* _Task item 1_
Write out everything in the Google Will Eat Itself comment thread from "The GWEI is" down to "much much higher.".
* _Task item 2_
In the Google Will Eat Itself comment thread, why did the commenter who struggled to draw a straight line first decide not to post the game, and what made them share it anyway?

* _Text shown_
┄┄┄┄┄┄┄┄┄┄

Interesting. Amusing. Somethingsomethingwhatever. ;)
Google Will Eat Itself
I'm not even going to look at the website. I already have far too many distractions.
Two words...
Mentos, Coke.
This thing nearly drove me to madness last night. Apparently drawing a straight line is not my forte’. I actually came across this game/addictive-life-waster a few weeks ago. I wasn’t going to post it because I thought it was a form of cruel and unusual punishment. But then I saw the write-up about it in the NYT and figured if they could give America one more reason not to do something constructive, then who am I not to share it also?
And Alex, I checked out the Google will eat itself place a couple weeks ago. I’m fascinated by all things Googly. I’m still not quite sure what they’re all about, but it was pretty interesting.
Did you watch the scary little video “EPIC”?
Now I'm a likin' EPIC. If you notice towards the end when EPIC casts its' shadow, it uses the E-(pi sign)-C. Cool vid.
I saw the Google Will Eat Itself (GWEI) on the DW news special (German tv on LinkTV) on search engines and it pretty much said the same thing with real-life examples of how people's privacy is being compromised.
The GWEI is the brainchild of a couple of people what use clicks (could be fraud) using internet robots for making money, which they then reinvest in Google stock (wash, rinse, repeat).
According to the program, the scary thing is that advertisers pay to advertise but instead of paying for sales, they pay for clicks that link over to their site, but may not buy anything from their sites.
Repeat.
Advertisers pay only to link to their sites but that don't result in sales.
It said that Google issues refund checks to advertisers on a monthly basis for a couple of thousand dollars, even though it could be much much higher.
Google doesn't share any of that information with anyone.
If that business model is true, it's spelled b-u-b-b-l-e.
I saw that Line Rider in a class on Flash and the teacher was explaining the steps you need to take to create something like that it was pretty cool.
The GWEI sounds like a pyramid scheme to me, I doubt Google will pay off for unveriefied ads and especially not sell stock for it, it maybe all just digital money but I doubt that the accountants and stockbrokers are going to just let it pass.

┄┄┄┄┄┄┄┄┄┄

* _Data block_

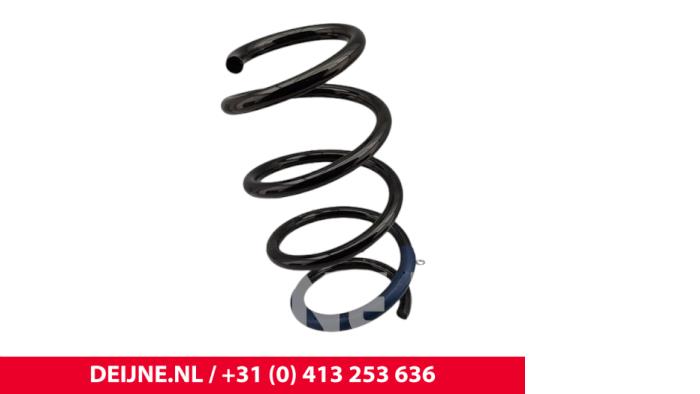 Fiat Ducato Veerschroef voor O292658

┄┄┄┄┄┄┄┄┄┄

* _Written response 1_
The GWEI is the brainchild of a couple of people what use clicks (could be fraud) using internet robots for making money, which they then reinvest in Google stock (wash, rinse, repeat).
According to the program, the scary thing is that advertisers pay to advertise but instead of paying for sales, they pay for clicks that link over to their site, but may not buy anything from their sites.
Repeat.
Advertisers pay only to link to their sites but that don't result in sales.
It said that Google issues refund checks to advertisers on a monthly basis for a couple of thousand dollars, even though it could be much much higher.

* _Written response 2_
The commenter held off at first because they thought the game was a form of cruel and unusual punishment. They changed their mind after seeing the write-up about it in the NYT. They figured that if the NYT could give America one more reason not to do something constructive, they could share it too.